● **YOUR OBJECTIVE**:
Reproduce all the entries precisely.

● **ENTRIES SHOWN**:
[Begin]

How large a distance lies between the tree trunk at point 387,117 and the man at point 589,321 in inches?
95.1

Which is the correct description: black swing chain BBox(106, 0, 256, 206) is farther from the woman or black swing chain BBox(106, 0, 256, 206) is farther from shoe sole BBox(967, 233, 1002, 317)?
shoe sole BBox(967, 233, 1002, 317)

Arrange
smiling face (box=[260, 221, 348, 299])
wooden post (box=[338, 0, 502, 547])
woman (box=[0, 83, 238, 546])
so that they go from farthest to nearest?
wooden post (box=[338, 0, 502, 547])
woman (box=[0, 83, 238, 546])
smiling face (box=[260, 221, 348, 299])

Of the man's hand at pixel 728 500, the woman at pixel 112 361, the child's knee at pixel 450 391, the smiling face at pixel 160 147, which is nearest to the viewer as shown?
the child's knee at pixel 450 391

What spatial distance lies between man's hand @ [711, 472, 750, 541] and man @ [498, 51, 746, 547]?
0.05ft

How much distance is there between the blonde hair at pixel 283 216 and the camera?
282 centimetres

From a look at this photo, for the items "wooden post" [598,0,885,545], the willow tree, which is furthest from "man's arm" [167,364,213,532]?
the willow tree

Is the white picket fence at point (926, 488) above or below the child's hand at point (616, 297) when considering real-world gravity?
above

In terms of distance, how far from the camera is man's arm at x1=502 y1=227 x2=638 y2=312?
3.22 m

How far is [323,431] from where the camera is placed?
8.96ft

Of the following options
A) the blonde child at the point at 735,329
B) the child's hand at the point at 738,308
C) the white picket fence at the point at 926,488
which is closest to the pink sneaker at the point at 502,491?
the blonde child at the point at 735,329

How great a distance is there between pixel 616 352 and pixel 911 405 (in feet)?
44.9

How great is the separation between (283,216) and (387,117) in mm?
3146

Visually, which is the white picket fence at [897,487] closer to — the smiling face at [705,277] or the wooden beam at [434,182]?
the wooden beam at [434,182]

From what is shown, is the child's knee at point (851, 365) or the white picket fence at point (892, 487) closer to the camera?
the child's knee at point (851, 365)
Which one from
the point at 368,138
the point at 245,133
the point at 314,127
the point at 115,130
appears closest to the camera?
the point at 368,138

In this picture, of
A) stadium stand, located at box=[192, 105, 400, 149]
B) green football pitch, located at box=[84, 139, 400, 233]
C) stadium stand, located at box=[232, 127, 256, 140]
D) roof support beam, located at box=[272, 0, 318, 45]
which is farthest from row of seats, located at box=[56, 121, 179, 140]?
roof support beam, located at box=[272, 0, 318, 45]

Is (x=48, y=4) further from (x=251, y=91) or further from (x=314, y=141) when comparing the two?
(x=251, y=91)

[End]

● **ANSWER IN FULL**:
How large a distance lies between the tree trunk at point 387,117 and the man at point 589,321 in inches?
95.1

Which is the correct description: black swing chain BBox(106, 0, 256, 206) is farther from the woman or black swing chain BBox(106, 0, 256, 206) is farther from shoe sole BBox(967, 233, 1002, 317)?
shoe sole BBox(967, 233, 1002, 317)

Arrange
smiling face (box=[260, 221, 348, 299])
wooden post (box=[338, 0, 502, 547])
woman (box=[0, 83, 238, 546])
so that they go from farthest to nearest?
wooden post (box=[338, 0, 502, 547])
woman (box=[0, 83, 238, 546])
smiling face (box=[260, 221, 348, 299])

Of the man's hand at pixel 728 500, the woman at pixel 112 361, the child's knee at pixel 450 391, the smiling face at pixel 160 147, which is nearest to the viewer as shown?
the child's knee at pixel 450 391

What spatial distance lies between man's hand @ [711, 472, 750, 541] and man @ [498, 51, 746, 547]?
0.05ft

How much distance is there between the blonde hair at pixel 283 216 and the camera?
282 centimetres

From a look at this photo, for the items "wooden post" [598,0,885,545], the willow tree, which is furthest from "man's arm" [167,364,213,532]?
the willow tree

Is the white picket fence at point (926, 488) above or below the child's hand at point (616, 297) when considering real-world gravity?
above

In terms of distance, how far from the camera is man's arm at x1=502 y1=227 x2=638 y2=312?
3.22 m

How far is [323,431] from where the camera is placed?
8.96ft

Of the following options
A) the blonde child at the point at 735,329
B) the child's hand at the point at 738,308
C) the white picket fence at the point at 926,488
which is closest to the pink sneaker at the point at 502,491?
the blonde child at the point at 735,329

How great a distance is there between pixel 616 352 and pixel 911 405 (in feet)?
44.9

How great is the separation between (283,216) and (387,117) in mm?
3146

Visually, which is the white picket fence at [897,487] closer to — the smiling face at [705,277] or the wooden beam at [434,182]?
the wooden beam at [434,182]

From what is shown, is the child's knee at point (851, 365) or the white picket fence at point (892, 487) closer to the camera?
the child's knee at point (851, 365)
Which one from
the point at 368,138
the point at 245,133
the point at 314,127
the point at 115,130
appears closest to the camera?
the point at 368,138

In this picture, of
A) stadium stand, located at box=[192, 105, 400, 149]
B) green football pitch, located at box=[84, 139, 400, 233]
C) stadium stand, located at box=[232, 127, 256, 140]
D) roof support beam, located at box=[272, 0, 318, 45]
which is farthest from row of seats, located at box=[56, 121, 179, 140]?
roof support beam, located at box=[272, 0, 318, 45]

Is (x=48, y=4) further from (x=251, y=91) or further from (x=314, y=141) when comparing the two?
(x=251, y=91)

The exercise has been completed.